A phase I/II clinical trial suggests that imiquimod effectively treats many superficial dermal and subcutaneous metastases. Thirteen patients were recruited, of whom ten completed 12 weeks or more of treatment. Group one consisted of five patients with dermal and subcutaneous disease, whereas group two included five patients with isolated subcutaneous disease.15 Imiquimod combined with intralesional IL-2 induced regressions of some lesions in patients with mixed dermal and subcutaneous disease. The impression of the authors was that imiquimod alone controlled dermal disease, but subcutaneous disease was better treated in combination with intralesional IL-2. In only one patient of those 10, there was complete regression of all dermal metastases. The present report is consistent with the impression that dermal metastases may be controlled with topical imiquimod therapy, but that deeper subcutaneous disease may not be controlled.

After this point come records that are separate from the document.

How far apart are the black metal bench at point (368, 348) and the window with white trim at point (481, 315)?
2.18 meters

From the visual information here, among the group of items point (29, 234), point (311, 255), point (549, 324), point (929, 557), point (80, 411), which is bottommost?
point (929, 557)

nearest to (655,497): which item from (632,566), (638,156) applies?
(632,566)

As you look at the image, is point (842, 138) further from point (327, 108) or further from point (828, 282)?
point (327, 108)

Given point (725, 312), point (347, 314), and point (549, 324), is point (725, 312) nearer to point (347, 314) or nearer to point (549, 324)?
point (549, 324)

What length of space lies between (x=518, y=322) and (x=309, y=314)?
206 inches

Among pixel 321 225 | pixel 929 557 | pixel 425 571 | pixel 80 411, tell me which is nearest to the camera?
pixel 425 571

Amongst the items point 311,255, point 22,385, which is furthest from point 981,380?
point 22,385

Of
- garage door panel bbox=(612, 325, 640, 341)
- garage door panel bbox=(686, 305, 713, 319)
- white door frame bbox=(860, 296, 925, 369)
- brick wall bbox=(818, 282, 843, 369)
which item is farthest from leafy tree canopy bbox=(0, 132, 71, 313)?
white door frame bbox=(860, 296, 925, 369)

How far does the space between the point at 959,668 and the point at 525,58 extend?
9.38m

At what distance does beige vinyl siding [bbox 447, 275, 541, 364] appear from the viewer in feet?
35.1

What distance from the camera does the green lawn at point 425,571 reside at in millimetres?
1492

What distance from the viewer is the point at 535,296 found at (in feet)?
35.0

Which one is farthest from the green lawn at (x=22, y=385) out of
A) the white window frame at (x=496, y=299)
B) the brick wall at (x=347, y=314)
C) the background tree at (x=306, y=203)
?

Our experience lends support to the growing evidence that imiquimod provides an effective option for dermal disease in a subset of patients, especially those who may not be candidates for surgery. Regardless, its use alone may not be sufficient in combating subcutaneous disease. The present report includes histopathology of lesions before and after imiquimod treatment that correlates well with clinical findings. Our experience and a review of the literature support the need for clinical trials that are large enough to define the response rate of dermal metastases to topical imiquimod therapy. It appears likely that imiquimod alone may be insufficient for treatment of subcutaneous metastases, but this premise deserves more rigorous testing, likely with testing of combination therapies for those deeper lesions.